Excerpt provided »
:::
Fun, Funds and Fundamentals

 

In an era of cuts, rationalizations and restructures, the following article cuts to the core. Figuratively, it speaks about the unspeakable. The issue need to be brought onto business agendas. Therefore, we invite you to share it with those in your network.

 

Be careful of what is cut.

 

The unintended consequences of brutal cost cutting, restructuring and outsourcing decisions throughout the corporate sectors and around the world are conspicuous. They are evident in inadequate stock levels, lower staff member totals, insufficient IT infrastructures, poor and spasmodic customer service standards, as well as many other profiling characteristics.

 

Most devastating are the instances of despondent staff morale, negative self images and dysfunctional corporate cultures.

 

One common thread in too many such instances is the outright ownership or dominating control of funds managers, hedge funds and private equity investors.

 

During the last decade of the twentieth century and the first decade of the current one, the broader finance industry assumed top mantle of international, national and local business. As a consequence key performance indicators were oriented to financial ratios. Financial gearing, debt and fiscal instruments have become the overriding drivers and measures of business productivity, competiveness and worth.

 

With the changes in philosophies and focus, past corporate values, histories, achievements and beliefs were and are not recognised, respected or valued. Sustaining corporate cultures were dismantled or fractured. In short, many entities became and often remain soul-less.

 

Long term strategic plans, goals and objectives have been discarded. These financial-geared corporate leaders typically had and have trading horizons of two, three or, at a push, possibly five years.

 

The targets of such senior management actions centre on stripping out excess “fat” and infrastructure, complemented by increased transaction volumes, margins and profit, often underwritten by reduced inventory and tighter cost controls.

 

Brand names appear to be the only constant. However, behind the signage, billboards, advertising and positioning statements it was a very different atmosphere and working or business environment.

 

Correspondingly, funds and funds managers have become increasingly mobile. There is a seeming perennial pursuit of optimal returns, capital growth and the liquidation of equity in specific entities, products and services.

 

In the wake of these broad trend-line are the littered remains of undercapitalised, highly geared corporations, retail investors who carry book losses for investments in restructured public listings and IPOs (Initial Public Offerings) and a deep pool of disillusioned executives who were previously dedicated professionals with a strong commitment to specific industry ideals.

 

National governments appear to be in tail spins, their taxation offices bewildered by “Barbarians” who are no longer at the gate or located in the head office, but rather long departed for locations, opportunities and prospective investments beyond country and regional borders.
:::
Goal of the exercise » Keep writing the article above about cost cutting and funds managers, starting right after its last paragraph.
:::
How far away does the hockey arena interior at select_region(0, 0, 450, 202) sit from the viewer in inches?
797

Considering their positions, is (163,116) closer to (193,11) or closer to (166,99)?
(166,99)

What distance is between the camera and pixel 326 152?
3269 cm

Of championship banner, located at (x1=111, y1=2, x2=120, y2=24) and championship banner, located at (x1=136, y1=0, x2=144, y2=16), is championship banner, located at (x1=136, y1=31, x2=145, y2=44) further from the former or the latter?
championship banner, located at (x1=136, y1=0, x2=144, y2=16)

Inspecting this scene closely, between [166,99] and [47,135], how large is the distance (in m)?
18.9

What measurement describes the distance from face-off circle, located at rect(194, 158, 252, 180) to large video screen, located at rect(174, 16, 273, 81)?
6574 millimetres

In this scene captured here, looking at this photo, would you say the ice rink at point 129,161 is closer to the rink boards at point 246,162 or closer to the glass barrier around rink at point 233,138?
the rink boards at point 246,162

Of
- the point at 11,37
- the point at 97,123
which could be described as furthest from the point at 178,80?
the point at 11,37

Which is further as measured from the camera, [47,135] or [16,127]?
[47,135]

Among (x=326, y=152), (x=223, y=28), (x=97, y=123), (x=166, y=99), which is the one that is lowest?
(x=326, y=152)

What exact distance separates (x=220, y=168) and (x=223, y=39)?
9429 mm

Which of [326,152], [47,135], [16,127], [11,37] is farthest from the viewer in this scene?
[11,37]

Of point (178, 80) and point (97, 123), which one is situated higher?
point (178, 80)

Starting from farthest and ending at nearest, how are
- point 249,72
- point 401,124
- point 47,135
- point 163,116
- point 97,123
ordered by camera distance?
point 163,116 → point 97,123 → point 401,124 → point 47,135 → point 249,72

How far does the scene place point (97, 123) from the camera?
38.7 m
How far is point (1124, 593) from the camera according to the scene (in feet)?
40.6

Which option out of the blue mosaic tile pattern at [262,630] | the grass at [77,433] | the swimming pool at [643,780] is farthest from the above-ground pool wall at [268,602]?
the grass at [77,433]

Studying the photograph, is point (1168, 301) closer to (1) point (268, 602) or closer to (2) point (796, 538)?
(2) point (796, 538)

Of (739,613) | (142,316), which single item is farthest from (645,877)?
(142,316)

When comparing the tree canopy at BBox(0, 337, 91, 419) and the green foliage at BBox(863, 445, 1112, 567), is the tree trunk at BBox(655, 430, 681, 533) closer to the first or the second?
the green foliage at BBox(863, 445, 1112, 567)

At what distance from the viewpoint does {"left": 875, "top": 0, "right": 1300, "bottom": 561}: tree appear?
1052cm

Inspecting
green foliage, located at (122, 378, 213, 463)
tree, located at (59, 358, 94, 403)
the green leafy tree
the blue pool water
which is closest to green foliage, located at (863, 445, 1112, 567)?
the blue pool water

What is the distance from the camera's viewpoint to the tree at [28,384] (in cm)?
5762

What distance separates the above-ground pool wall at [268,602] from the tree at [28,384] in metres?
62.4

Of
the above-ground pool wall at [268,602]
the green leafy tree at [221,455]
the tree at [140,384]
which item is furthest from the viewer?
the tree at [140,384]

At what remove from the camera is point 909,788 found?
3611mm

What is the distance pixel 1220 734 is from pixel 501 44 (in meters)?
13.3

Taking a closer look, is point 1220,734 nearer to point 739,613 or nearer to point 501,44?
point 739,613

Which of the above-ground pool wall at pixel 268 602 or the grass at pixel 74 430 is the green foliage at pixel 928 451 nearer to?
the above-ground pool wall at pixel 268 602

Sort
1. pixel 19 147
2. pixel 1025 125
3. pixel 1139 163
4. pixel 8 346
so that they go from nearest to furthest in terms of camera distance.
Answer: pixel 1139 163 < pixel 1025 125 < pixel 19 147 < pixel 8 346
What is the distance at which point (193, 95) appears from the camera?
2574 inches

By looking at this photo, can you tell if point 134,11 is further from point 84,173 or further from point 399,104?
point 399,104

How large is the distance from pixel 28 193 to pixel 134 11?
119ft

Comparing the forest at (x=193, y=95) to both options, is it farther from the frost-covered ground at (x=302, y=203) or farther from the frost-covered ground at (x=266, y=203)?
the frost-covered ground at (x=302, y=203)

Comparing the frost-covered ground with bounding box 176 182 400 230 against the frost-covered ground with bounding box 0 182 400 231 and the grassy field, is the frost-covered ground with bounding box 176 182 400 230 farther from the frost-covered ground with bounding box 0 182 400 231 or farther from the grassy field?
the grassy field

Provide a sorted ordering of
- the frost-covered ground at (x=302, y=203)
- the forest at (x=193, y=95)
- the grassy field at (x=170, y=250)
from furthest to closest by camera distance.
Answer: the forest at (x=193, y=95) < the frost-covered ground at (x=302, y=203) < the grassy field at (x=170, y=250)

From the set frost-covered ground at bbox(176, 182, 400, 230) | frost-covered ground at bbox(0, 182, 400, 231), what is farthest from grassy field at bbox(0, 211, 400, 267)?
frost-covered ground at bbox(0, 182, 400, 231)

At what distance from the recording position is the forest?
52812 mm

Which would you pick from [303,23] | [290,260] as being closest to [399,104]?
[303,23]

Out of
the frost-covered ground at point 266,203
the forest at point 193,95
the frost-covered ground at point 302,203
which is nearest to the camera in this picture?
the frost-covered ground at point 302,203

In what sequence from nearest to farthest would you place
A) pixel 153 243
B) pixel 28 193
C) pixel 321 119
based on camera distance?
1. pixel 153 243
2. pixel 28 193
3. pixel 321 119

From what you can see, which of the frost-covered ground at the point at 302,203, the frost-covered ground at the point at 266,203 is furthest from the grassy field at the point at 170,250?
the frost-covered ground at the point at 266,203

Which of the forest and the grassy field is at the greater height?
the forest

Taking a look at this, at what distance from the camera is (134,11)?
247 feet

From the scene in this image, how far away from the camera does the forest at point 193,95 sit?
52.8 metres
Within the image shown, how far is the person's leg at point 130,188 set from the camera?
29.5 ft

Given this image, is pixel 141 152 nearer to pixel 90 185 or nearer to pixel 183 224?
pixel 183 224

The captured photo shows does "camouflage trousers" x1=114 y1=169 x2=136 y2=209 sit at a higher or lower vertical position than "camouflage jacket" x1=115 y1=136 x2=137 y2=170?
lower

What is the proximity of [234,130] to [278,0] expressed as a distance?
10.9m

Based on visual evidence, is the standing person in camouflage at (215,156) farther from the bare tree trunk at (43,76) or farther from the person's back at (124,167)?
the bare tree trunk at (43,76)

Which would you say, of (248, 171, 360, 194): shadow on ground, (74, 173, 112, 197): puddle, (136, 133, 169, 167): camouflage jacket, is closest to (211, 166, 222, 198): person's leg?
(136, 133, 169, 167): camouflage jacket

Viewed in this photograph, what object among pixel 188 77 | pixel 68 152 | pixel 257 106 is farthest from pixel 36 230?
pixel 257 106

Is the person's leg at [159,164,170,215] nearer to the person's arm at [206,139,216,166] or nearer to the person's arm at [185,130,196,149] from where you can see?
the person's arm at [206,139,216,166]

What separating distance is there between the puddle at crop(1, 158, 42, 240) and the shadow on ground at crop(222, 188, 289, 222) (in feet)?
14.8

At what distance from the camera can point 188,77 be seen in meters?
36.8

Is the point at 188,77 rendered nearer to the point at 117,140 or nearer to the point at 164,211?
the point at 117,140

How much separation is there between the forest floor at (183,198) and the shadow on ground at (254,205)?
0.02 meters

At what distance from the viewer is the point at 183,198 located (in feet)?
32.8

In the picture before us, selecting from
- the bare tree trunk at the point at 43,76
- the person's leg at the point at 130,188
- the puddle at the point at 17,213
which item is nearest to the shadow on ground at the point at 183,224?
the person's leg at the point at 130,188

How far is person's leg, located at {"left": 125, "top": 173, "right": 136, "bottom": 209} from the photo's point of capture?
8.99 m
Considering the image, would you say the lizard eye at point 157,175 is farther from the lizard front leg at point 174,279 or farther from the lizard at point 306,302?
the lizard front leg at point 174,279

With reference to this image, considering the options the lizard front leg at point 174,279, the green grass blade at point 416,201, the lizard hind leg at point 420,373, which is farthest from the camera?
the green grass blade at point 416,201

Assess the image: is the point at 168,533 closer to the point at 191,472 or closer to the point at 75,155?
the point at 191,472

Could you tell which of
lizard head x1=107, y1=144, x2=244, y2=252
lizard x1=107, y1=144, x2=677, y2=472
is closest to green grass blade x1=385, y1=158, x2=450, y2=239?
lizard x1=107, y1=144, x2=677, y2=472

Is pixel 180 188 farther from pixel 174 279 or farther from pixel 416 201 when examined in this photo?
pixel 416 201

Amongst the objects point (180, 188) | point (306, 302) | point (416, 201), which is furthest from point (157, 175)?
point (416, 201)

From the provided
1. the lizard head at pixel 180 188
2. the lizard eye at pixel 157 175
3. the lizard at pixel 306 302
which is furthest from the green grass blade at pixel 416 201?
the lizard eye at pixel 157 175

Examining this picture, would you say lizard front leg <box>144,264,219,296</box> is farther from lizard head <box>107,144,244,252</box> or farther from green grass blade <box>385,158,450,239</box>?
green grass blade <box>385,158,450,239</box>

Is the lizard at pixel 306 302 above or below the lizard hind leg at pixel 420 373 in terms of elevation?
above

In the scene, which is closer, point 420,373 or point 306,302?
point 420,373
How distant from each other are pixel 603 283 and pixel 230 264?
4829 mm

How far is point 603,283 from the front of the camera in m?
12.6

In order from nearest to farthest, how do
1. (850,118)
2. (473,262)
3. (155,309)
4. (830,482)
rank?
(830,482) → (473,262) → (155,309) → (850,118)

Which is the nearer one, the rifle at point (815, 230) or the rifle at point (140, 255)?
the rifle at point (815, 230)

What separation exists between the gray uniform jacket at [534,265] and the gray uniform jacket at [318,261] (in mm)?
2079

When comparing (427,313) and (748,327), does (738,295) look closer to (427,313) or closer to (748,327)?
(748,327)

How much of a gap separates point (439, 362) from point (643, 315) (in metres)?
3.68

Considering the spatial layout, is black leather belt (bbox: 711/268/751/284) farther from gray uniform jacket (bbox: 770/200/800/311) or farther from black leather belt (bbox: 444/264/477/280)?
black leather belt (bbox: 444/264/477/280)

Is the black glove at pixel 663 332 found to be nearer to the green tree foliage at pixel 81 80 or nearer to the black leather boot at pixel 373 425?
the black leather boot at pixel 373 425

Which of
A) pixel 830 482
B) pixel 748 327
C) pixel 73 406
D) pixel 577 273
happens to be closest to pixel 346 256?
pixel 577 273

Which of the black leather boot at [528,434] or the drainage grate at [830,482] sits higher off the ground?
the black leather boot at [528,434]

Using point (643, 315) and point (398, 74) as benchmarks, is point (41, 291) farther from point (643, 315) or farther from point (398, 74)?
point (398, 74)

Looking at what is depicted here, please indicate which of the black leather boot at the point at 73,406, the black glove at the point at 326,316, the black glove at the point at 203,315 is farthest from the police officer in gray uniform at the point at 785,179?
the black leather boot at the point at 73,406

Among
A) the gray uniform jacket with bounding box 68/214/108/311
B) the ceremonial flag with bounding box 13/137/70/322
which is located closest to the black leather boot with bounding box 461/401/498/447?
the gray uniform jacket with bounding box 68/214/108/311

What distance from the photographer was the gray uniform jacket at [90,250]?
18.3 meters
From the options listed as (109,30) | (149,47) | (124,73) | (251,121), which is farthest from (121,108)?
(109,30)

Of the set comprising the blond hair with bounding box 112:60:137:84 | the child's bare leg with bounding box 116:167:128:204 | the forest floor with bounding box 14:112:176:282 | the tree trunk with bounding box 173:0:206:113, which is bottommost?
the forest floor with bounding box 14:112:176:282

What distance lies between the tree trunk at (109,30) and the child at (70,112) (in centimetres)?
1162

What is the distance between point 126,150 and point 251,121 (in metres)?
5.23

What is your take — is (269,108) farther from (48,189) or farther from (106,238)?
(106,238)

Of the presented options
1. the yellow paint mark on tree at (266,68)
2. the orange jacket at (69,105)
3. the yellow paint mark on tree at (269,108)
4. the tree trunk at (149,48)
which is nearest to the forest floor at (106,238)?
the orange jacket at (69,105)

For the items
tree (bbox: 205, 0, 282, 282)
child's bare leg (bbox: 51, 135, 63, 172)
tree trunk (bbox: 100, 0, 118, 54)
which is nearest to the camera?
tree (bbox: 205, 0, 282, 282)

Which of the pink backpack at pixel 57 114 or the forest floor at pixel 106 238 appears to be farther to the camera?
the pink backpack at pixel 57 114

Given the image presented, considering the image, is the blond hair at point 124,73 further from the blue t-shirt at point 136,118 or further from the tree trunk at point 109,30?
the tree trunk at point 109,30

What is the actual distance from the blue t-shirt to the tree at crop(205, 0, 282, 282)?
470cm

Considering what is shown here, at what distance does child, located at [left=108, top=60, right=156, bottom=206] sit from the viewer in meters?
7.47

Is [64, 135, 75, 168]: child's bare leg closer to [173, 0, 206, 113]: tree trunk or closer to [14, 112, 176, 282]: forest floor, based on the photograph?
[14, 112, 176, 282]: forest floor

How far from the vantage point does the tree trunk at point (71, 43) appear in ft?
:::
Answer to the exercise »
 

Consumers, clients, the media, suppliers, investors and political leaders need not look far to be confronted by the ubiquitous presence of such case studies. Few, if any, sectors appear to be immune. Examples are evident in retail department stores, fashion and food networks, engineering groups, property development, commercial shopping centre investment vehicles, construction, human resource practices and yes, even funeral directors.

 

ALTERNATIVES PREVAIL

 

For those business owners, leaders and managers who choose not to be involved or overwhelmed by this all too common trend, there is considerable scope available to establish distinctive presences in the marketplace, recruit and retain professional staff members who are dedicated to certain positive corporate cultures, values and philosophies and to foster closer, mutually rewarding relationships with manufacturers, distributors and supply chain management groups who assign considerable value to belief systems in which satisfaction, service, professionalism and respect are immutable foundations to sustainable success.

 

A NEW LANDSCAPE

 

The new order or subset of corporate owners and leaders cannot be ignored. It is assertive, focussed, driven and often well resourced to pursue and achieve short term financial outcomes.

 

However, its success ratio is not high. The root causes of many liquidations, mergers, acquisitions and floundering business entities can be traced back to the emergence on shareholder listings and ownerships of fund management, hedge funds and private equity ownership.

 

As the green shoots of new business growth and opportunities appear on the corporate landscape it is significant that a re-emergence of the small entrepreneur, females in particular, is apparent.

 

Creative and widespread use of the countless forms of low cost social media is impacting on the value and nature of brand names and images. Everyone, it seems, has an opinion to express and a point to be made. They simply need a channel and a platform.

 

The balance of power is hanging.

 

Marketing power is shifting to consumers, networks and entreprenours. Corporations and business entities are being made to participate and engage with customers and non customers, or to suffer the consequences.

 

High energy, expressive and open entrepreneurs have the capacity to avoid or overcome previous impediments of size, worth and established presence by ongoing use of social media, like You Tube, Facebook and Linkedin.

 

Significantly, the attributes which appeal to and most influence on-line savvy consumers are the philosophies, values, cultures and beliefs of the people behind the brand. It can be fun.

 

Callous, disciplined adherence to objective and detailed financial ratios, benchmarks and goals appear to have little market appeal.

 

Behold, the evolving presence and competitive advantage of “local”. That includes delegated authority to corporate executives, greater commitment by local members of buying, marketing, supply chain and franchise networks.

 

Flexibility, adaptability, engagement with local customers and direct responsiveness will be the foundations of sustainable development in the ensuing months and years.

 

There is a new growing force in the marketplace and it is not dependent on capital, debt, gearing and financial ratios.

 

May the force be with you.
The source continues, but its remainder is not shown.